Hopefully by the time you are done with your story, though he may not end up being a collector of the artist himself, he at least will understand more clearly the work’s resonance, and why you made the purchase.
And of course, so will you. Because it wasn’t just your friend who needed to hear the story. You needed to hear the story, as well. You needed to be able to tell yourself that story, that story NEEDED TO EXIST, or else you simply would have not bought the painting in the first place. Without the story, without the “Myth”, you could not have justified purchasing the work to yourself [let alone your wife].

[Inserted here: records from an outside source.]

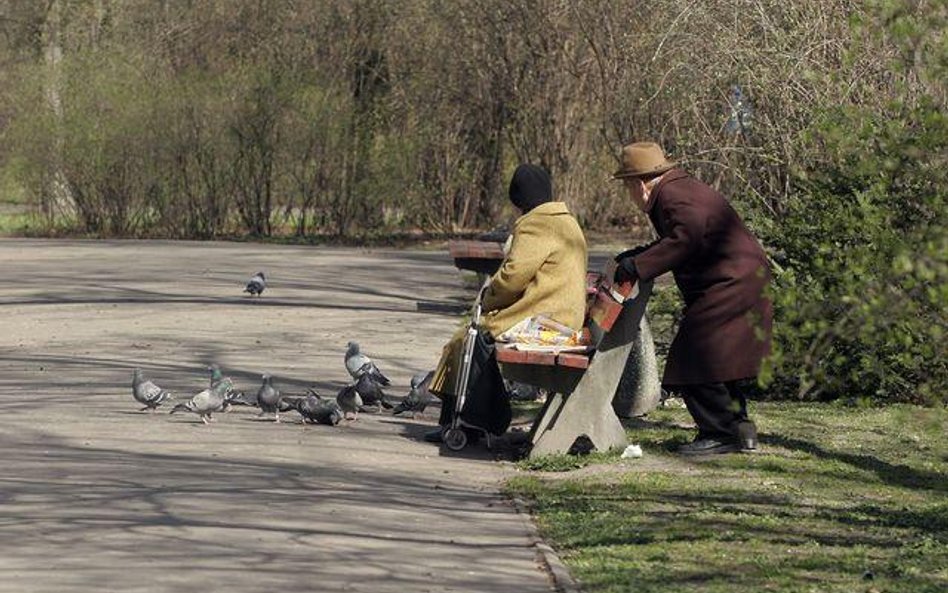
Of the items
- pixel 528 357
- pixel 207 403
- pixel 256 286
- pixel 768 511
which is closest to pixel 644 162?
pixel 528 357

We don’t just do this for $40K works of art, we use the some mythological techniques when we buy computers, breakfast cereal, or bars of soap. Our lives are only as meaningful as the myths we can create for ourselves. And we like to create myths around the objects that fill up our lives. That’s what “Branding” is all about.
The more I think about marketing art, the more I think how what I’m learning applies to marketing everything else. Because art is not particularly utilitarian, the myth is key.
And unless you can understand the myth that informs whatever product you’re trying to sell, the harder your job will be. The more you can TRULY understand the myth, the bigger an edge you will have over your competition. I am right on this one.